Hello everyone,
I have a short question regarding RNN and CrossEntropyLoss:
I want to classify every time step of a sequence. For this I want to use a many-to-many classification with RNN. So I forward my data (batch x seq_len x classes) through my RNN and take every output. My target is already in the form of (batch x seq_len) with the class index as entry.
Now I use the CrossEntropyLoss to train my net and that’s the point I’m not sure about my solution.

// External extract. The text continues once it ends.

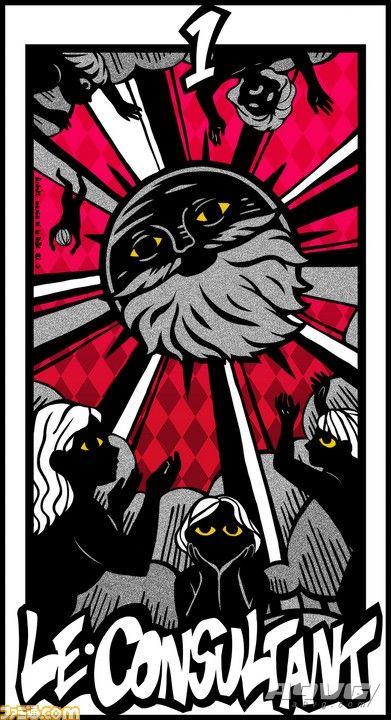 《女神异闻录5 THE ROYAL》公布发售日与详情 摩尔加纳变人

The CrossEntropyLoss wants the output as (NxC) and the target as (N). So what I do is reshaping the output to (batchseq_len x C) and the target to (batchseq_len).
My minimal working example looks like this:
import torch
# 3 batches, sequence length 10, 5 features to classify into 3 classes
data = torch.rand((3, 10, 5)) # (batch x seq_len x features)
target = torch.randint(0, 3, (3, 10)) # (batch x seq_len), class index for each timestep
model = torch.nn.RNN(input_size=5, hidden_size=3, batch_first=True)
output, _ = model.forward(data) # (batch x seq_len x number_of_classes)
# reshape output and target for cross entropy loss
output = output.reshape(output.size(0)*output.size(1), -1) # (batch * seq_len x classes)
target = target.reshape(-1) # (batch * seq_len), class index
criterion = torch.nn.CrossEntropyLoss()
loss = criterion(output, target)
Is this correct? Is the reshape() doing what I want to do?
Thanks for your help!